* **About this exercise**:
Could you restate all of the records exactly, leaving out the pictures?

* **Dataset excerpts**:
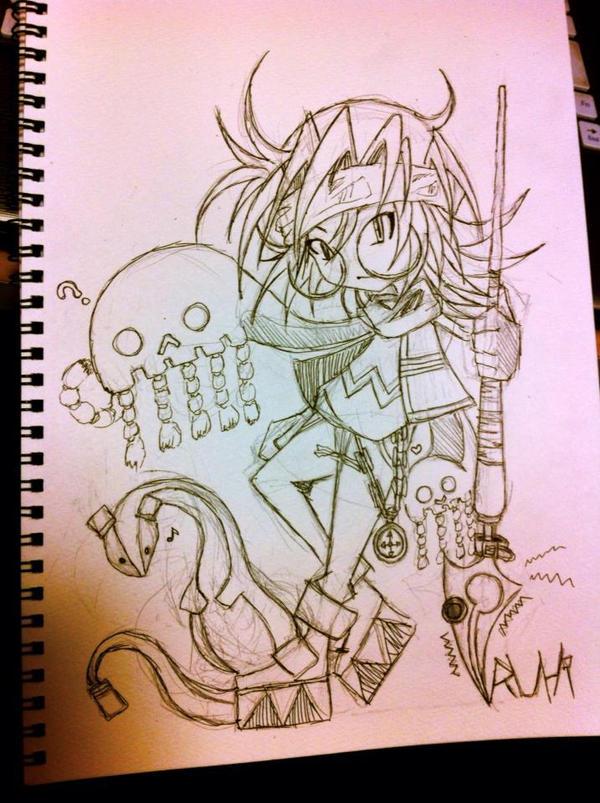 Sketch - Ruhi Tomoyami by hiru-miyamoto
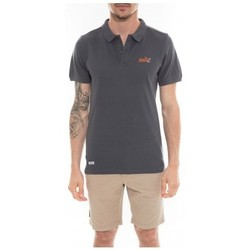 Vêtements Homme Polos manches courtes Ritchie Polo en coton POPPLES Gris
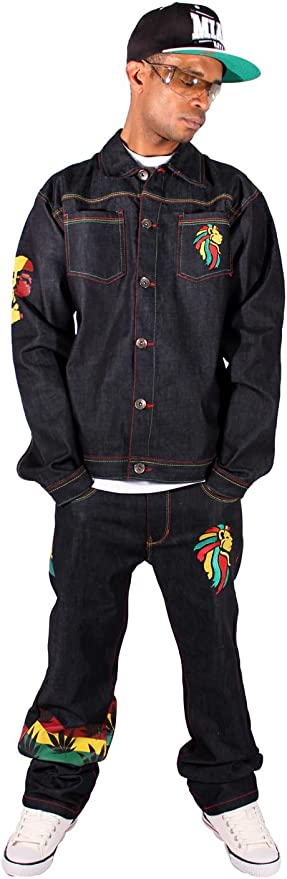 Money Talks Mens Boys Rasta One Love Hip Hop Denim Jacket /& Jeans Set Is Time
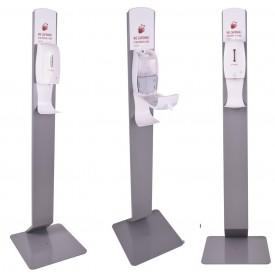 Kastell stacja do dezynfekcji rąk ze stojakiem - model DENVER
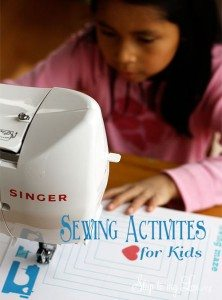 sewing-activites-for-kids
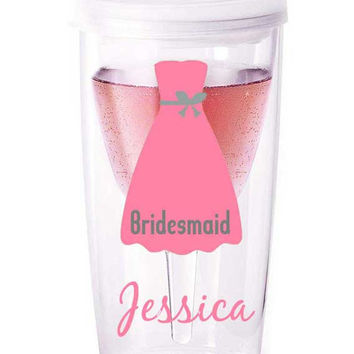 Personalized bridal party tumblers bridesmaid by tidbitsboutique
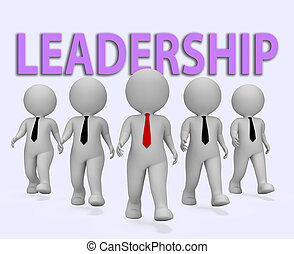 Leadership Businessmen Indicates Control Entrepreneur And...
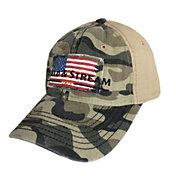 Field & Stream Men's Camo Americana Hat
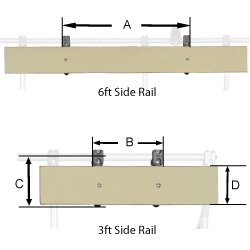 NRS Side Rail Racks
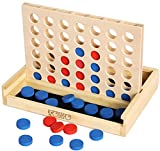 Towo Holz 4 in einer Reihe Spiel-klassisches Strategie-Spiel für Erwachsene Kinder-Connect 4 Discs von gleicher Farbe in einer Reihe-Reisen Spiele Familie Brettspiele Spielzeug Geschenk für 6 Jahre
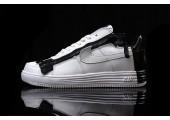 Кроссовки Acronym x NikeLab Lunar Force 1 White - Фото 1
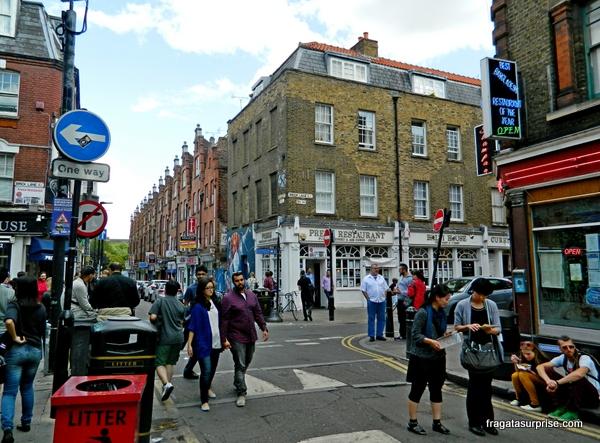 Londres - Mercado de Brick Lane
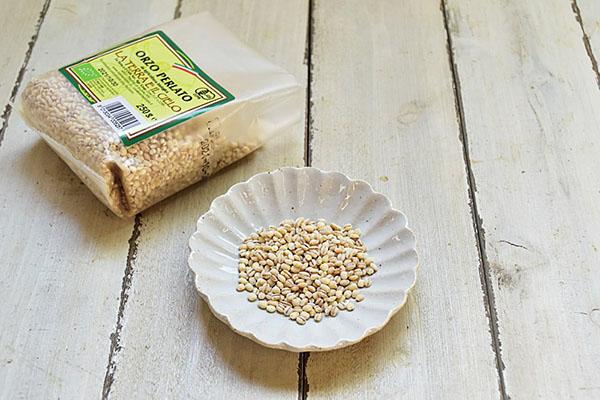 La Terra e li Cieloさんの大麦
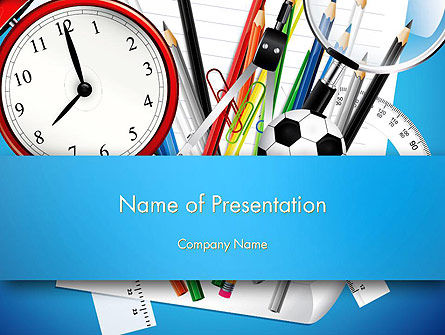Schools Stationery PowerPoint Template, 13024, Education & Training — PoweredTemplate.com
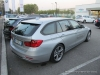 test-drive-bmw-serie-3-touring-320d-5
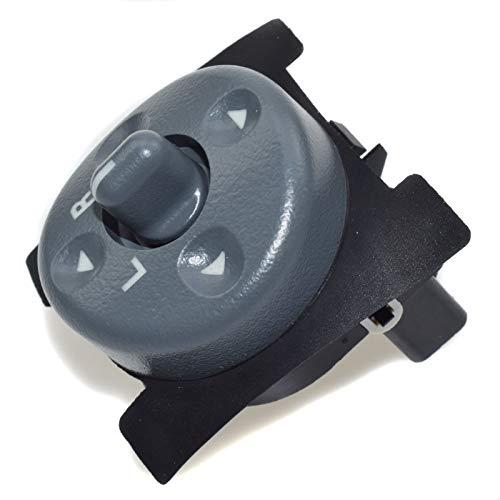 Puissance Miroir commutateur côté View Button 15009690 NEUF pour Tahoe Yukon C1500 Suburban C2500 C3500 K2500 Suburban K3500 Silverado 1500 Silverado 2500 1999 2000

* **Output for this exercise**:
 Sketch - Ruhi Tomoyami by hiru-miyamoto
 Vêtements Homme Polos manches courtes Ritchie Polo en coton POPPLES Gris
 Money Talks Mens Boys Rasta One Love Hip Hop Denim Jacket /& Jeans Set Is Time
 Kastell stacja do dezynfekcji rąk ze stojakiem - model DENVER
 sewing-activites-for-kids
 Personalized bridal party tumblers bridesmaid by tidbitsboutique
 Leadership Businessmen Indicates Control Entrepreneur And...
 Field & Stream Men's Camo Americana Hat
 NRS Side Rail Racks
 Towo Holz 4 in einer Reihe Spiel-klassisches Strategie-Spiel für Erwachsene Kinder-Connect 4 Discs von gleicher Farbe in einer Reihe-Reisen Spiele Familie Brettspiele Spielzeug Geschenk für 6 Jahre
 Кроссовки Acronym x NikeLab Lunar Force 1 White - Фото 1
 Londres - Mercado de Brick Lane
 La Terra e li Cieloさんの大麦
Schools Stationery PowerPoint Template, 13024, Education & Training — PoweredTemplate.com
 test-drive-bmw-serie-3-touring-320d-5
 Puissance Miroir commutateur côté View Button 15009690 NEUF pour Tahoe Yukon C1500 Suburban C2500 C3500 K2500 Suburban K3500 Silverado 1500 Silverado 2500 1999 2000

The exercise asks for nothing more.